Exercise data:
====

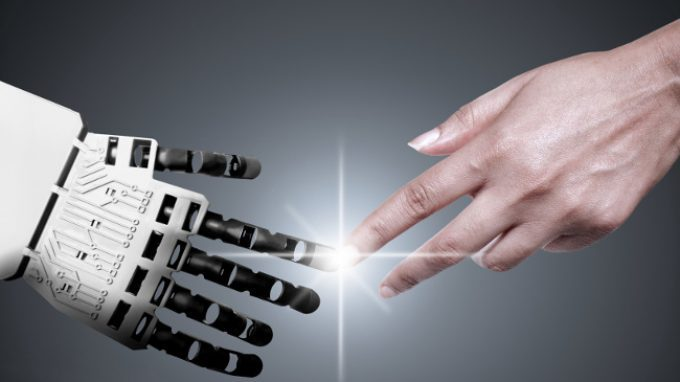 Robopsicologia ed educational Robotics: le nuove frontiere della Psicologia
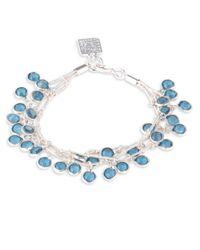 Anne Klein | Metallic Three-row Shaky Beads Bracelet | Lyst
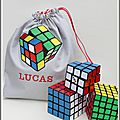 sac rubiscube Lucas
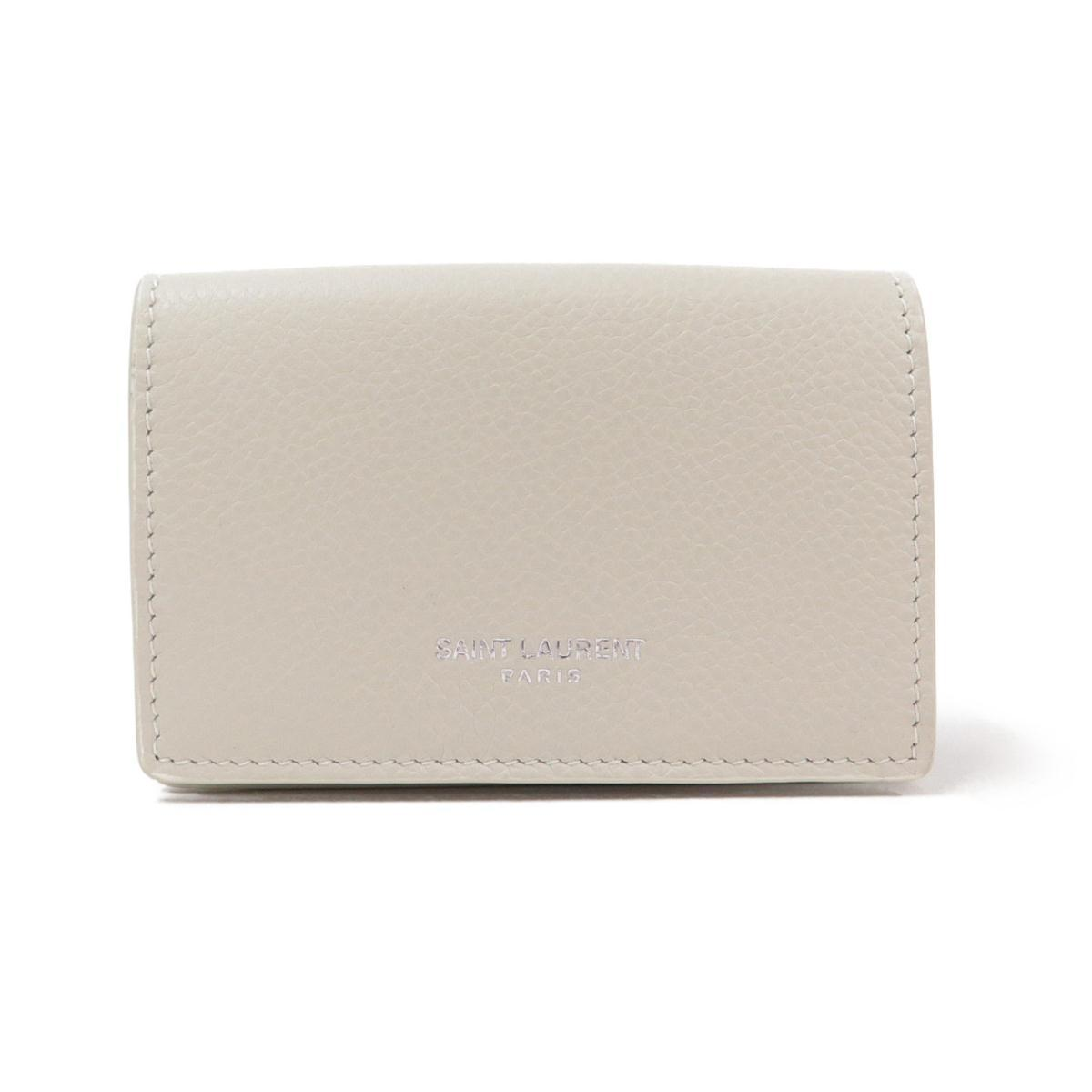 【新品】サン ローラン 財布 459784 B680N【新品】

====

Exercise instructions: Starting with the line that contains "Anne Klein |", copy every line word for word through the end of the listing above, but leave out the pictures.

Task solution:
 Anne Klein | Metallic Three-row Shaky Beads Bracelet | Lyst
 sac rubiscube Lucas
 【新品】サン ローラン 財布 459784 B680N【新品】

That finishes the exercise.